(Data for processing):
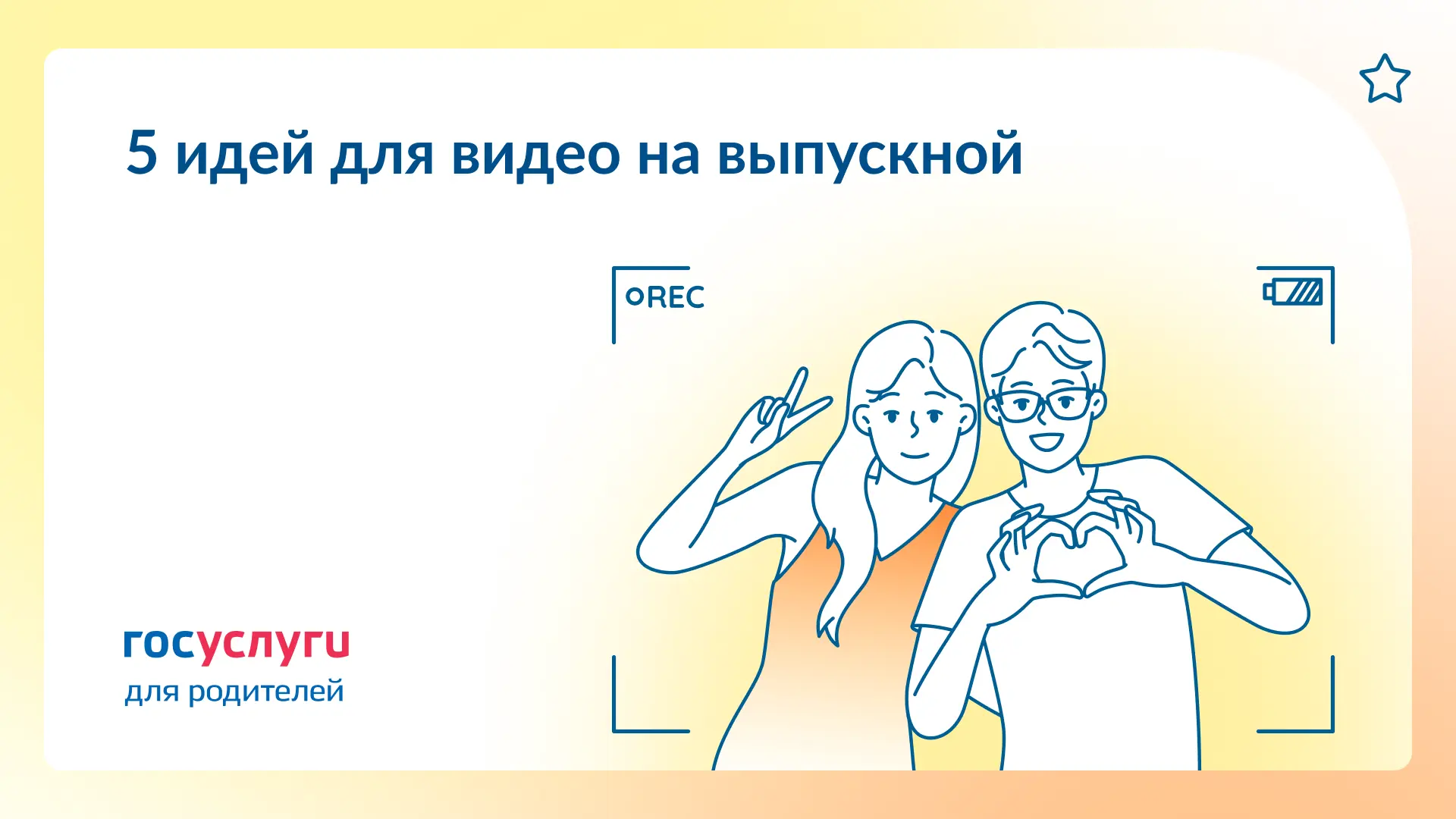 5 идей для видео на выпускной

REC

госуслуги
для родителей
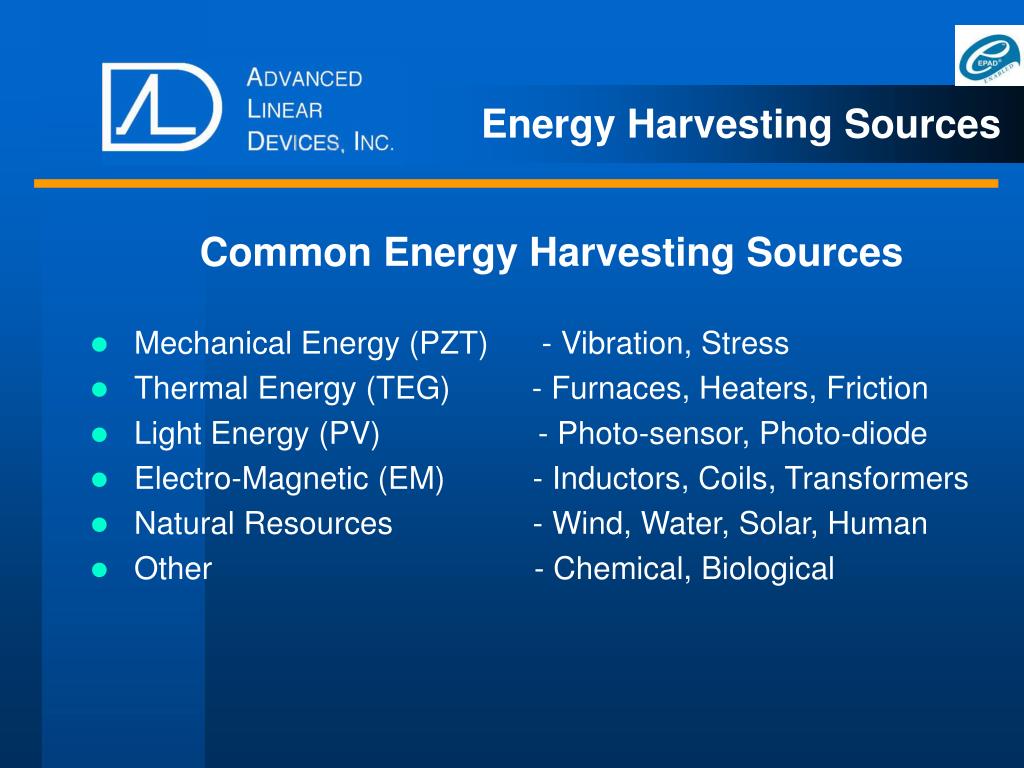 ADVANCED LINEAR DEVICES, INC.

EPAD® ENABLED

Energy Harvesting Sources

Common Energy Harvesting Sources

- Mechanical Energy (PZT) - Vibration, Stress
- Thermal Energy (TEG) - Furnaces, Heaters, Friction
- Light Energy (PV) - Photo-sensor, Photo-diode
- Electro-Magnetic (EM) - Inductors, Coils, Transformers
- Natural Resources - Wind, Water, Solar, Human
- Other - Chemical, Biological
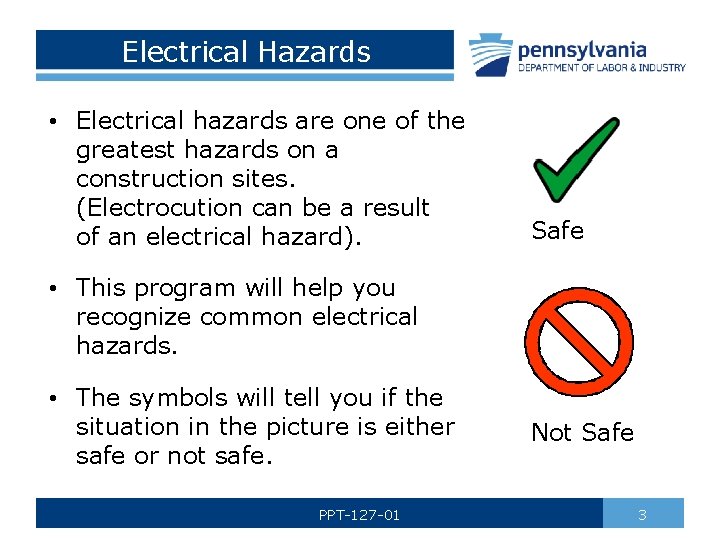 Electrical Hazards

pennsylvania
DEPARTMENT OF LABOR & INDUSTRY

• Electrical hazards are one of the greatest hazards on a construction sites. (Electrocution can be a result of an electrical hazard).

• This program will help you recognize common electrical hazards.

• The symbols will tell you if the situation in the picture is either safe or not safe.

Safe

Not Safe

PPT-127-01

3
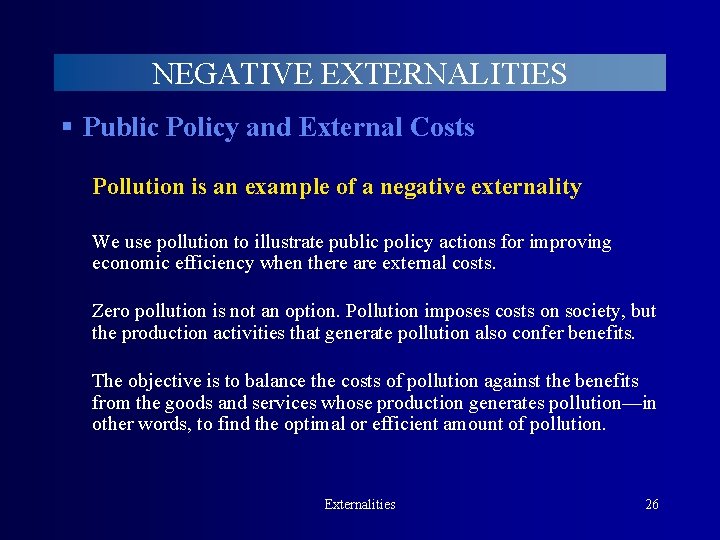 NEGATIVE EXTERNALITIES

▪ Public Policy and External Costs

Pollution is an example of a negative externality

We use pollution to illustrate public policy actions for improving economic efficiency when there are external costs.

Zero pollution is not an option. Pollution imposes costs on society, but the production activities that generate pollution also confer benefits.

The objective is to balance the costs of pollution against the benefits from the goods and services whose production generates pollution—in other words, to find the optimal or efficient amount of pollution.

Externalities

26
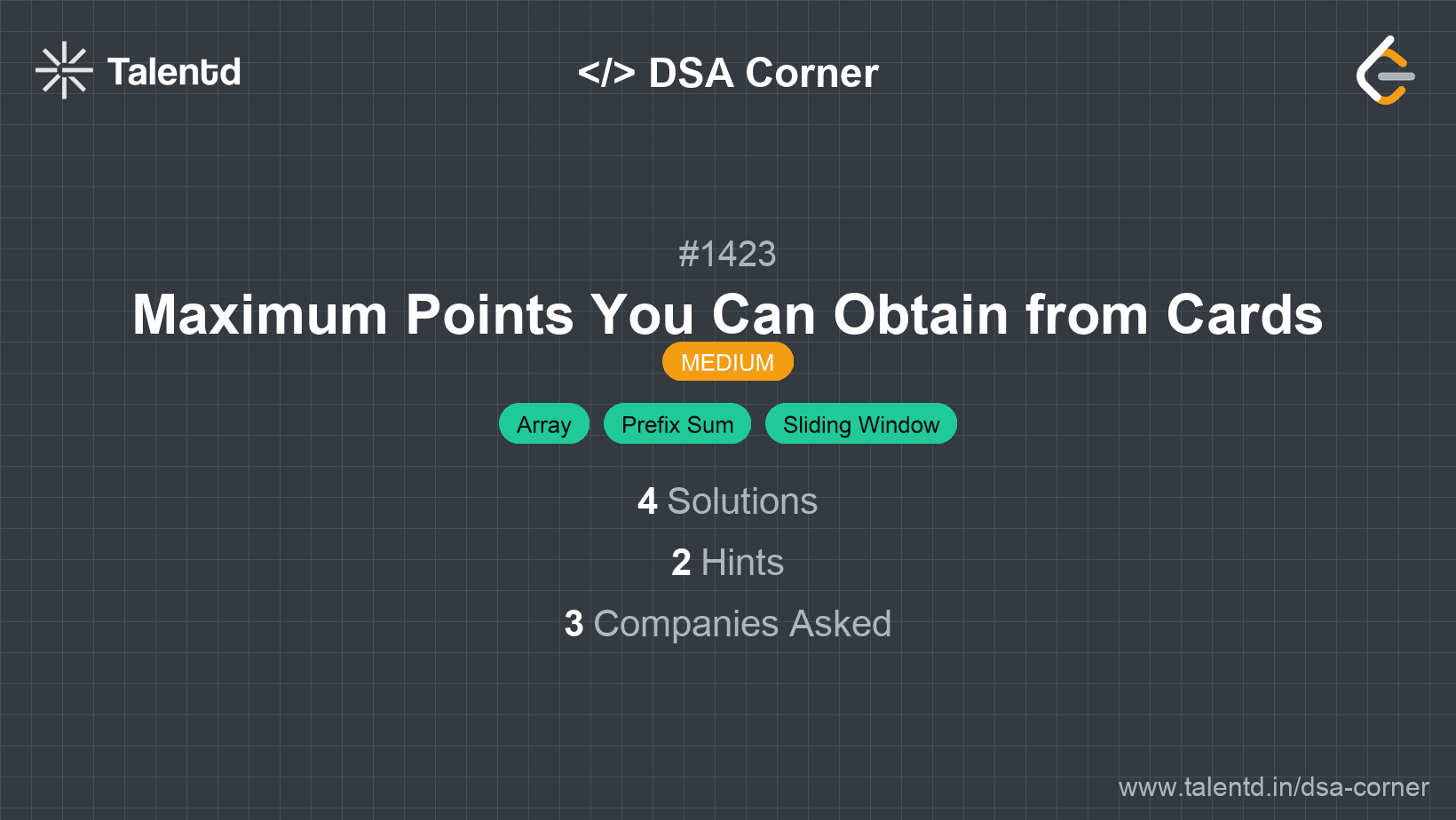 Talentd

</> DSA Corner

#1423

Maximum Points You Can Obtain from Cards

MEDIUM

Array Prefix Sum Sliding Window

4 Solutions

2 Hints

3 Companies Asked

www.talentd.in/dsa-corner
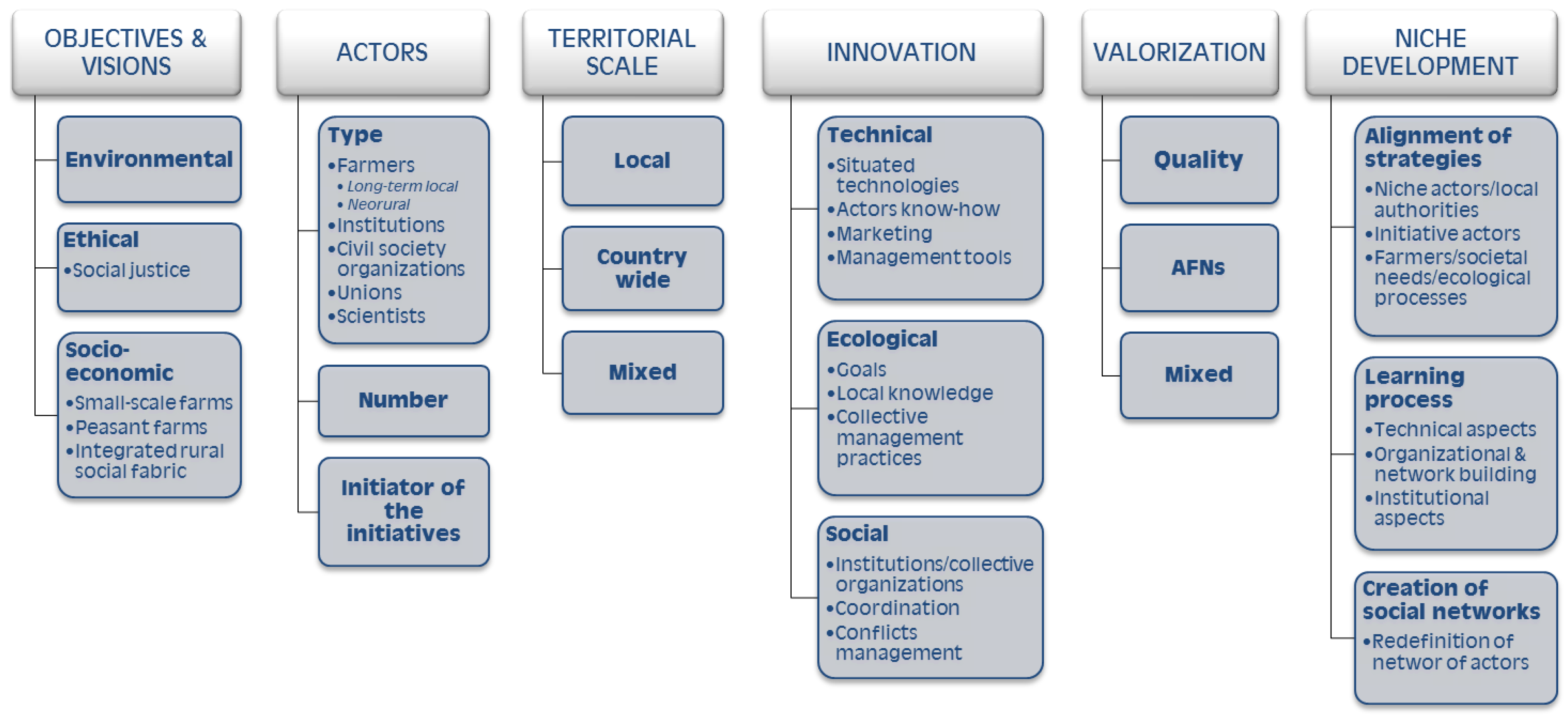 OBJECTIVES & VISIONS

Environmental

Ethical
•Social justice

Socio-economic
•Small-scale farms
•Peasant farms
•Integrated rural social fabric

ACTORS

Type
•Farmers
• Long-term local
• Neorural
•Institutions
•Civil society organizations
•Unions
•Scientists

Number

Initiator of the initiatives

TERRITORIAL SCALE

Local

Country wide

Mixed

INNOVATION

Technical
•Situated technologies
•Actors know-how
•Marketing
•Management tools

Ecological
•Goals
•Local knowledge
•Collective management practices

Social
•Institutions/collective organizations
•Coordination
•Conflicts management

VALORIZATION

Quality

AFNs

Mixed

NICHE DEVELOPMENT

Alignment of strategies
•Niche actors/local authorities
•Initiative actors
•Farmers/societal needs/ecological processes

Learning process
•Technical aspects
•Organizational & network building
•Institutional aspects

Creation of social networks
•Redefinition of networ of actors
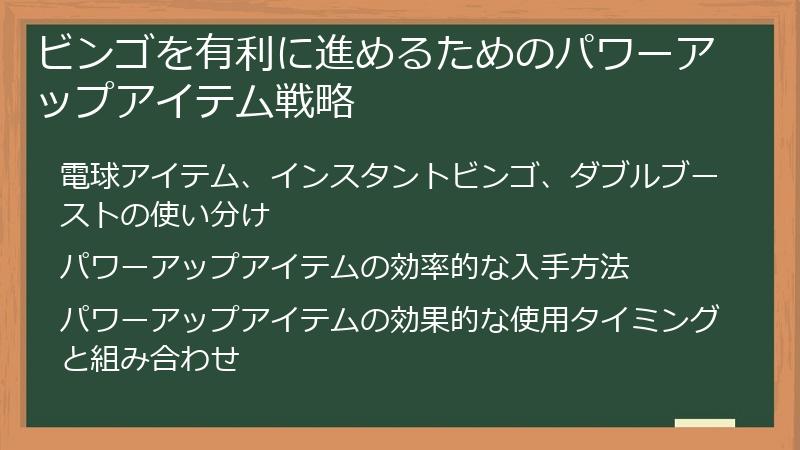 ビンゴを有利に進めるためのパワーアップアイテム戦略

電球アイテム、インスタントビンゴ、ダブルブーストの使い分け

パワーアップアイテムの効率的な入手方法

パワーアップアイテムの効果的な使用タイミングと組み合わせ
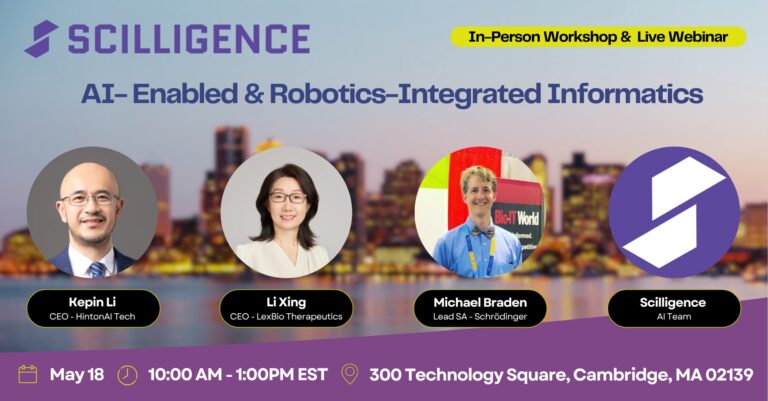 SCILLIGENCE

In-Person Workshop & Live Webinar

AI- Enabled & Robotics-Integrated Informatics

Bio-IT World

Kepin Li
CEO - HintonAI Tech

Li Xing
CEO - LexBio Therapeutics

Michael Braden
Lead SA - Schrödinger

Scilligence
AI Team

May 18 10:00 AM - 1:00PM EST 300 Technology Square, Cambridge, MA 02139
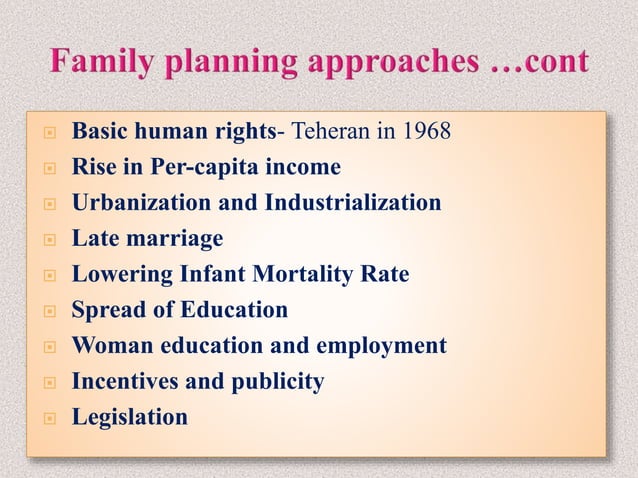 Family planning approaches …cont

- Basic human rights- Teheran in 1968
- Rise in Per-capita income
- Urbanization and Industrialization
- Late marriage
- Lowering Infant Mortality Rate
- Spread of Education
- Woman education and employment
- Incentives and publicity
- Legislation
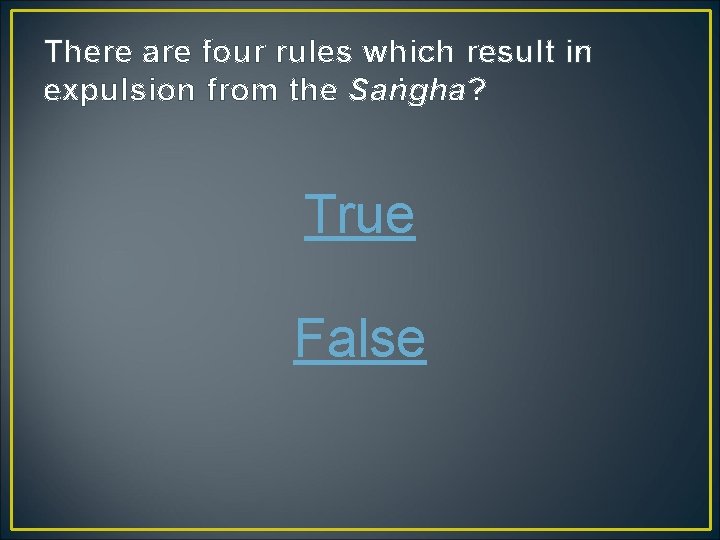 There are four rules which result in expulsion from the Saṅgha?

True

False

(The task): Copy out every line above where "Harvesting" is present.

(Output of the task):
Energy Harvesting Sources
Common Energy Harvesting Sources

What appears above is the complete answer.